We aim to find a solution \({\varvec{x}}\in {\mathbb {C}}^n\) to a system of quadratic equations of the form \(b_i=|{\varvec{a}}_i^*{\varvec{x}}|^2\), \(i=1,2,\ldots ,m\), e.g., the well-known NP-hard phase retrieval problem. As opposed to recently proposed state-of-the-art nonconvex methods, we revert to the semidefinite relaxation (SDR) PhaseLift convex formulation and propose a successive and incremental nonconvex optimization algorithm, termed as IncrePR, to indirectly minimize the resulting convex problem on the cone of positive semidefinite matrices. Our proposed method overcomes the excessive computational cost of typical SDP solvers as well as the need of a good initialization for typical nonconvex methods. For Gaussian measurements, which is usually needed for provable convergence of nonconvex methods, restart-IncrePR solving three consecutive PhaseLift problems outperforms state-of-the-art nonconvex gradient flow based solvers with a sharper phase transition of perfect recovery and typical convex solvers in terms of computational cost and storage. For more challenging structured (non-Gaussian) measurements often occurred in real applications, such as transmission matrix and oversampling Fourier transform, IncrePR with several consecutive repeats can be used to find a good initial guess. With further refinement by local nonconvex solvers, one can achieve a better solution than that obtained by applying nonconvex gradient flow based solvers directly when the number of measurements is relatively small.
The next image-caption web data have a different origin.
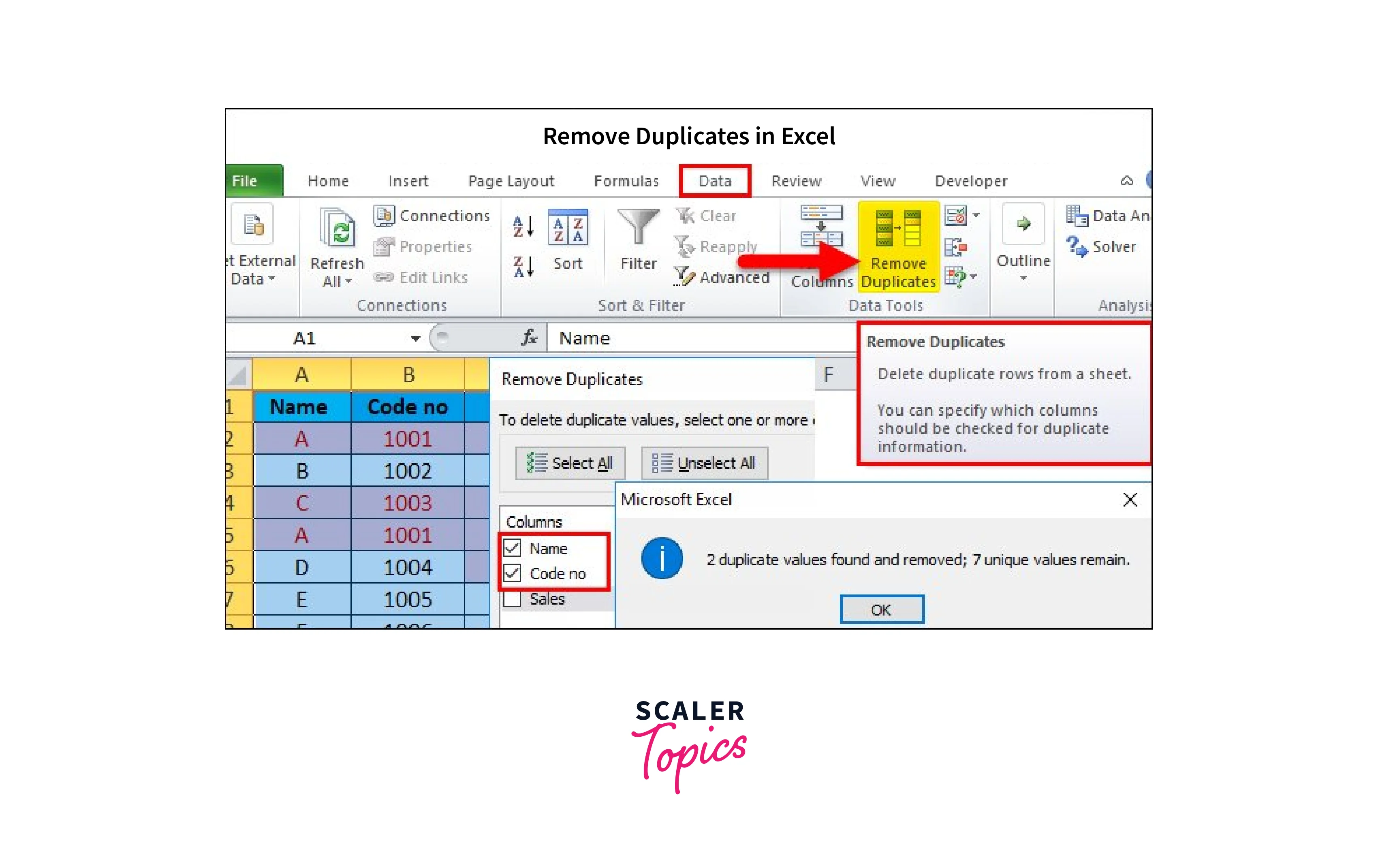 remove duplicates in excel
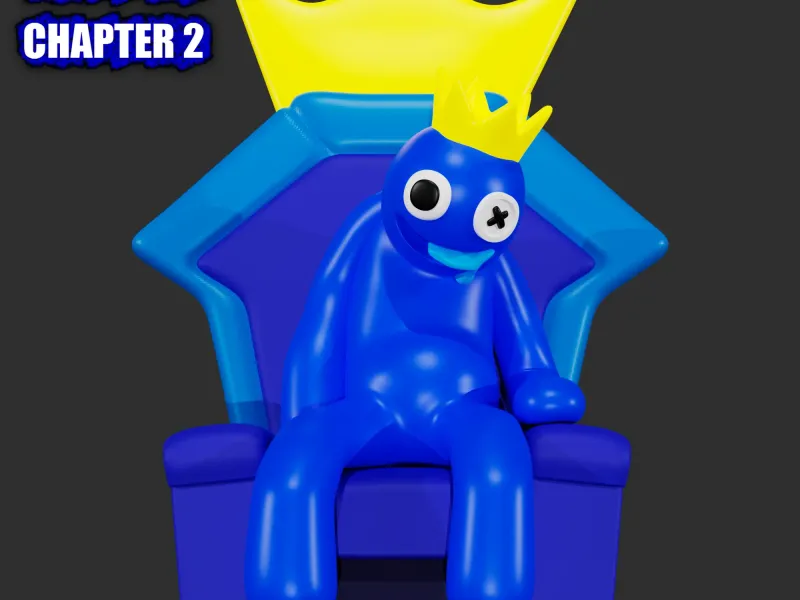 BLUE FROM RAINBOW FRIENDS CHAPTER 2 ODD WORLD | ROBLOX GAME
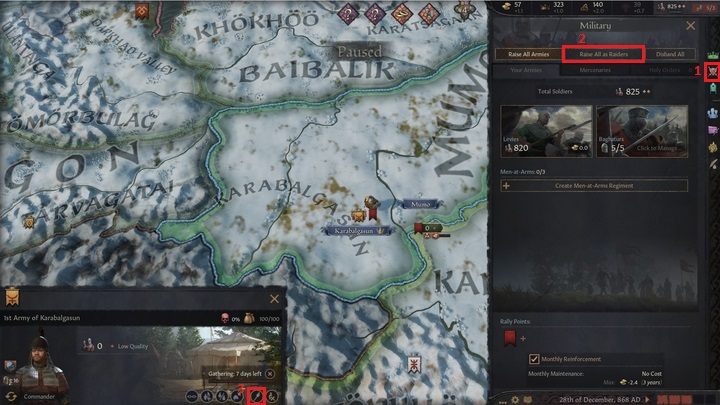 Specyficznym typem działań zbrojnych są najazdy (raid) - Crusader Kings 3: Złoto i budynki - Crusader Kings 3 - poradnik do gry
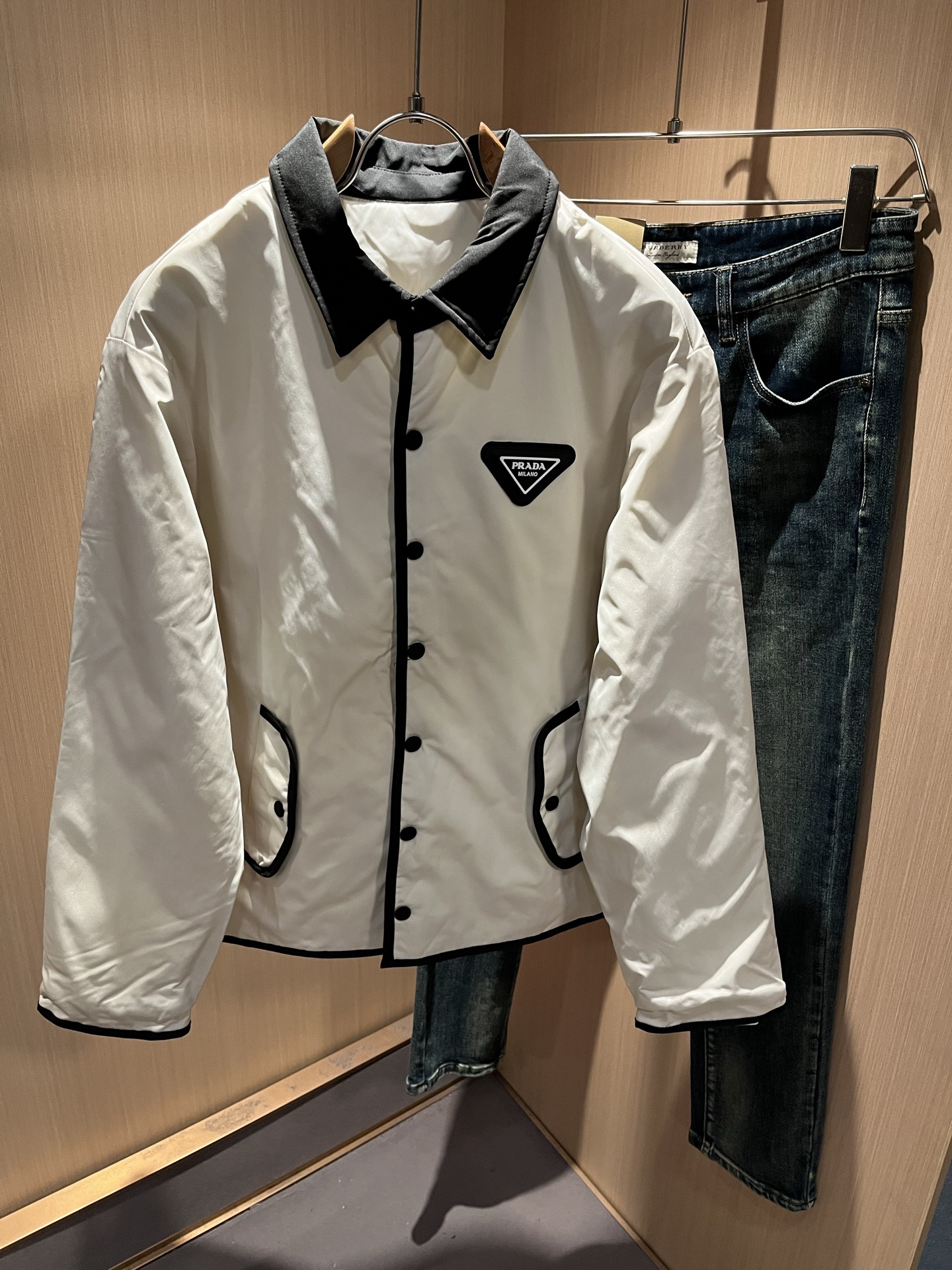 PRAD*A普*达2025秋冬休闲棉服夹克外套，最新时尚休闲夹克，时尚夹克外套!贸易公司渠道稀出，同步官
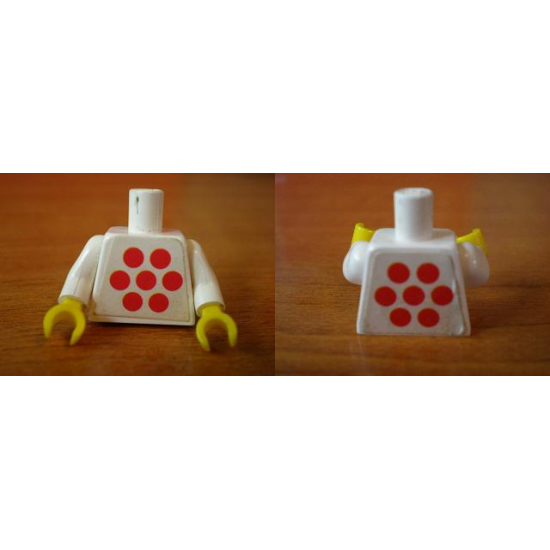 Torso Idea Book 6000 Mary with 7 Red Dots Pattern (Sticker) / White Arms / Yellow Hands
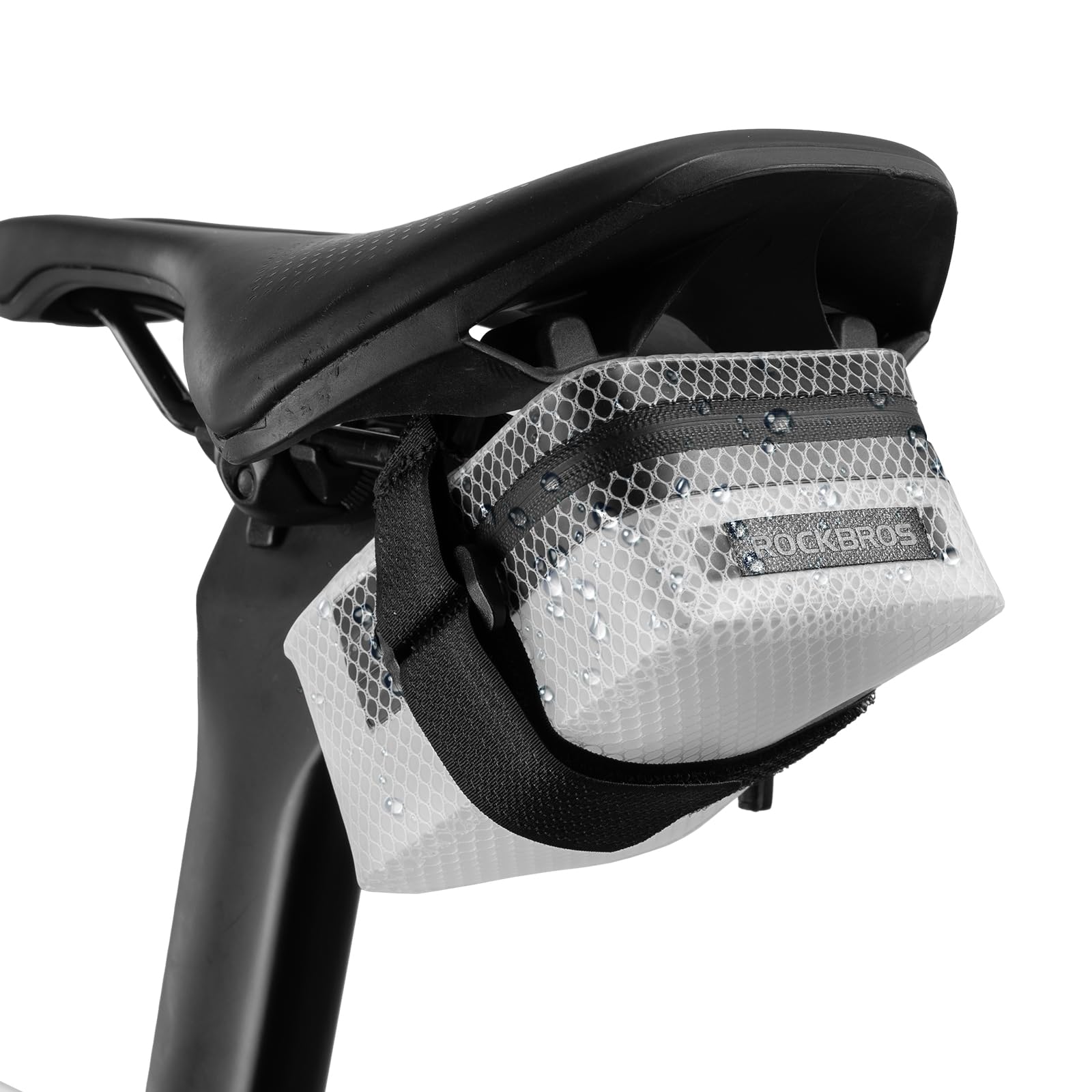 ROCKBROS Fahrrad Satteltasche Mini fahrradtasche wasserdichte und Leichte Sattelstützentasche für Rennräder MTB Kompakt und Tragbar Fahrradzubehör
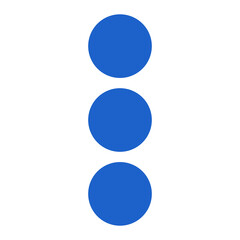 Blue circle dots vertical. Great for minimal, abstract, and modern design.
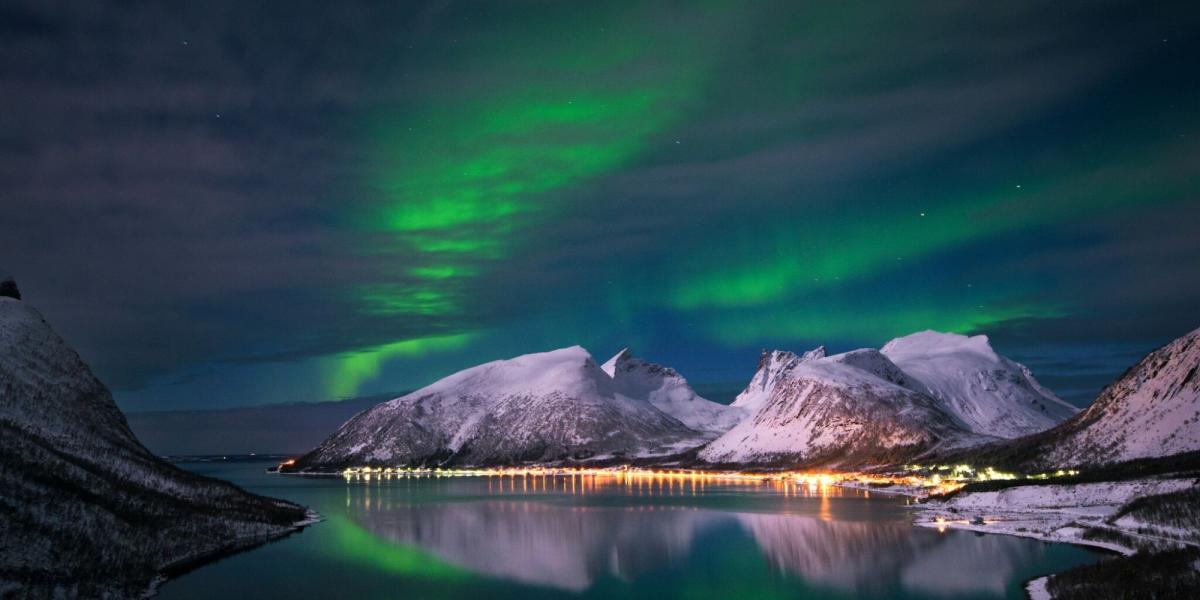 Northern Lights In Senja Northern Norway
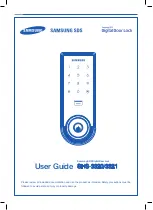 Samsung SDS SHS-3320 User Manual preview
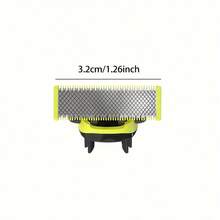 1pc/2pcs/3pcs/4pcs,Patent No 015045609-0001 Replaceable Shaving Unit Shaver Head Trimming, Suitable For Philips One Blade Single Blade Shaver Hair Repair Machine For QP2520 QP2530 QP2630 QP2620 Christmas Gift - Green - View 9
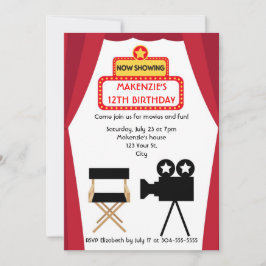 Convite Aniversário da Noite do Filme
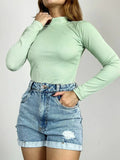 Body Feminino em Ribana Manga Longa e Gola Alta Jeniffer Ref. 1469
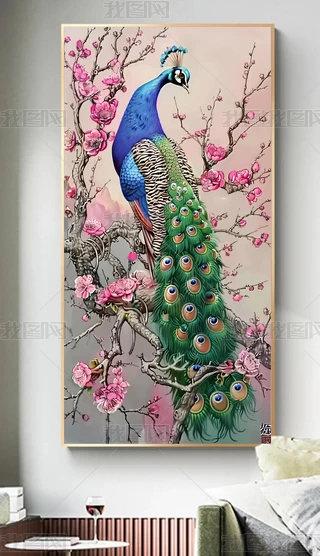 桐竹鳳凰孔雀図屏風｜作品紹介｜キヤノン 綴プロジェクト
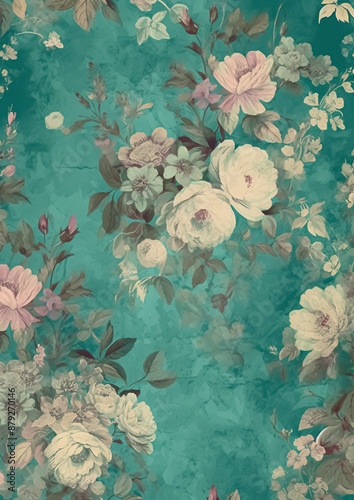 Shabby floral background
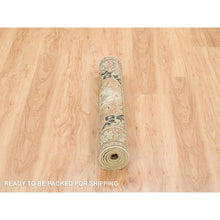 Load image into Gallery viewer, 3&#39;x5&#39;1&quot; Ivory, Natural Dyes Dense Weave, Organic Wool Hand Knotted, Antiqued Fine Heriz Re-Creation, Oriental Rug FWR393174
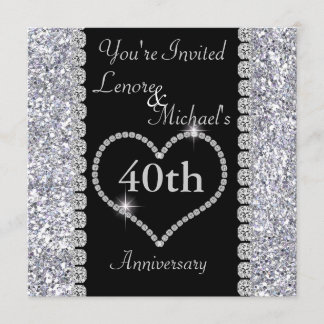 40th Anniversary Party Invitation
Extensive numerical tests are performed to demonstrate the effectiveness of the proposed method.

我们旨在在{\ mathbb {C}} ^ n \）中找到\（b_i = | {\ varvec {a}} _ i形式的二次方程组的解决方案\（{\ varvec {x}} \ ^ * {\ varvec {x}} | ^ 2 \），\（i = 1,2，\ ldots，m \），例如，众所周知的NP硬相位检索问题。与最近提出的最新非凸方法相反，我们恢复为半定松弛（SDR）PhaseLift凸公式，并提出了一种连续的和增量的非凸优化算法，称为IncrePR，以间接最小化在正半定矩阵的圆锥上产生的凸问题。我们提出的方法克服了典型SDP求解器的计算成本过高以及对典型非凸方法进行良好初始化的需求。对于高斯测量，这通常是可证明收敛的非凸方法所必需的，重新启动-IncrePR解决三个连续的PhaseLift问题的性能优于基于最新的非凸梯度流的求解器，其具有完美的相变和完美的典型相变求解器计算成本和存储量。对于更具挑战性的结构化（非高斯）测量，经常在实际应用中进行，例如传输矩阵和过采样傅立叶变换，IncrePR与几个连续的重复可以用来找到一个很好的初步猜测。通过局部非凸求解器的进一步改进，与在测量次数相对较少时直接应用基于非凸梯度流的求解器相比，可以实现更好的解决方案。进行了广泛的数值测试，以证明所提出的方法的有效性。